Lung cancer is one of the most deadly and common cancers in the world. The molecular features of patient's tumours dictate the different therapeutic decisions, which combines targeted therapy, chemotherapy, and immunotherapy. Altered cellular metabolism is one of the hallmarks of cancer. Tumour cells reprogram their metabolism to adapt to their novel requirements of growth, proliferation, and survival. Together with the Warburg effect, the role of lipid metabolism alterations in cancer development and prognosis has been highlighted. Several lipid related genes have been shown to promote transformation and progression of cancer cells and have been proposed as biomarkers for prognosis. Nevertheless, the exact mechanisms of the regulation of lipid metabolism and the biological consequences in non-small cell lung cancer (NSCLC) have not been elucidated yet. There is an urgent necessity to develop multidisciplinary and complementary strategies to improve NSCLC patients´ well-being and treatment response. Nutrients can directly affect fundamental cellular processes and some diet-derived ingredients, bioactive natural compounds and natural extracts have been shown to inhibit the tumour growth in preclinical and clinical trials. Previously, we described a supercritical extract of rosemary (SFRE) (12 - 16% composition of phenolic diterpenes carnosic acid and carnosol) as a potential antitumoral agent in colon and breast cancer due to its effects on the inhibition of lipid metabolism and DNA synthesis, and in the reduction of resistance to 5-FluoroUracil (5-FU). Herein, we demonstrate SFRE inhibits NSCLC cell bioenergetics identifying several lipid metabolism implicated targets. Moreover, SFRE synergises with standard therapeutic drugs used in the clinic, such as cisplatin, pemetrexed and pembrolizumab to inhibit of cell viability of NSCLC cells. Importantly, the clinical relevance of SFRE as a complement in the treatment of NSCLC patients is suggested based on the results of a pilot clinical trial where SFRE formulated with bioactive lipids (PCT/ES2017/070263) diminishes metabolic and inflammatory targets in peripheral-blood mononuclear cells (PBMC), such as MAPK (p=0.04), NLRP3 (p=0.044), and SREBF1 (p=0.047), which may augment the immune antitumour function. Based on these results, SFRE merits further investigation as a co-adjuvant in the treatment of NSCLC. Clinical trial registration: ClinicalTrials.gov Identifier NCT05080920.

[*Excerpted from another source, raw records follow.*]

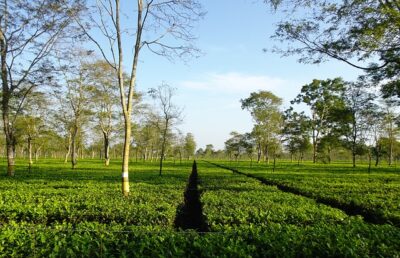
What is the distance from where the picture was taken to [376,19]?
14.6m

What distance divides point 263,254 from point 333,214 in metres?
5.91

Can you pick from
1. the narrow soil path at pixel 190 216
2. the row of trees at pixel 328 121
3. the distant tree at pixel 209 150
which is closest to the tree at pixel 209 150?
the distant tree at pixel 209 150

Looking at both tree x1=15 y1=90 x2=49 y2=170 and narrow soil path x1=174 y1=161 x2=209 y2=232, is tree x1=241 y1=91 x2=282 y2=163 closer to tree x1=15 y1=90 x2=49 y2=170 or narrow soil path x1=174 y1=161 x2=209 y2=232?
tree x1=15 y1=90 x2=49 y2=170

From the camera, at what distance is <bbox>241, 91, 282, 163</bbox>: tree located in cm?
7575

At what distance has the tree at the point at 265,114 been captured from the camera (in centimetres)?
7575

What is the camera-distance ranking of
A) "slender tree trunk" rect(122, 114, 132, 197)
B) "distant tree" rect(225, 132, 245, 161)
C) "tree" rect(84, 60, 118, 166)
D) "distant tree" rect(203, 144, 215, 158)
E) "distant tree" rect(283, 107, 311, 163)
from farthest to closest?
"distant tree" rect(203, 144, 215, 158)
"distant tree" rect(225, 132, 245, 161)
"distant tree" rect(283, 107, 311, 163)
"tree" rect(84, 60, 118, 166)
"slender tree trunk" rect(122, 114, 132, 197)

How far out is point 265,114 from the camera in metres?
75.3

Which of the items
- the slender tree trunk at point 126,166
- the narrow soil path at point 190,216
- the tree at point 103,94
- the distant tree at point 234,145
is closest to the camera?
the narrow soil path at point 190,216

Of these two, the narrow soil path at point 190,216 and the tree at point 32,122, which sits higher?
the tree at point 32,122

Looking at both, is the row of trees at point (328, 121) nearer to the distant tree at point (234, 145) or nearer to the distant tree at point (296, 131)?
the distant tree at point (296, 131)

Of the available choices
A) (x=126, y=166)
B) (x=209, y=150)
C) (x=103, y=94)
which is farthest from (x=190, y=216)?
(x=209, y=150)

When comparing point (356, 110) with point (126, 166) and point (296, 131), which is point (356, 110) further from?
point (126, 166)

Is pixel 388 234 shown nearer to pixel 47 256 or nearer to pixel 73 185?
pixel 47 256

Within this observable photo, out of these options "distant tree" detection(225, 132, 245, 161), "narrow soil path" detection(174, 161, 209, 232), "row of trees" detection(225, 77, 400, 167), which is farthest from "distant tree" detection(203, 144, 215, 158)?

Natural Extracts to Augment Energy Expenditure as a Complementary Approach to Tackle Obesity and Associated Metabolic Alterations.

Obesity is the epidemic of the 21st century. In developing countries, the prevalence of obesity continues to rise, and obesity is occurring at younger ages. Obesity and associated metabolic stress disrupt the whole-body physiology. Adipocytes are critical components of the systemic metabolic control, functioning as an endocrine organ. The enlarged adipocytes during obesity recruit macrophages promoting chronic inflammation and insulin resistance. Together with the genetic susceptibility (single nucleotide polymorphisms, SNP) and metabolic alterations at the molecular level, it has been highlighted that key modifiable risk factors, such as those related to lifestyle, contribute to the development of obesity. In this scenario, urgent therapeutic options are needed, including not only pharmacotherapy but also nutrients, bioactive compounds, and natural extracts to reverse the metabolic alterations associated with obesity. Herein, we first summarize the main targetable processes to tackle obesity, including activation of thermogenesis in brown adipose tissue (BAT) and in white adipose tissue (WAT-browning), and the promotion of energy expenditure and/or fatty acid oxidation (FAO) in muscles. Then, we perform a screening of 20 natural extracts (EFSA approved) to determine their potential in the activation of FAO and/or thermogenesis, as well as the increase in respiratory capacity. By means of innovative technologies, such as the study of their effects on cell bioenergetics (Seahorse bioanalyzer), we end up with the selection of four extracts with potential application to ameliorate the deleterious effects of obesity and the chronic associated inflammation.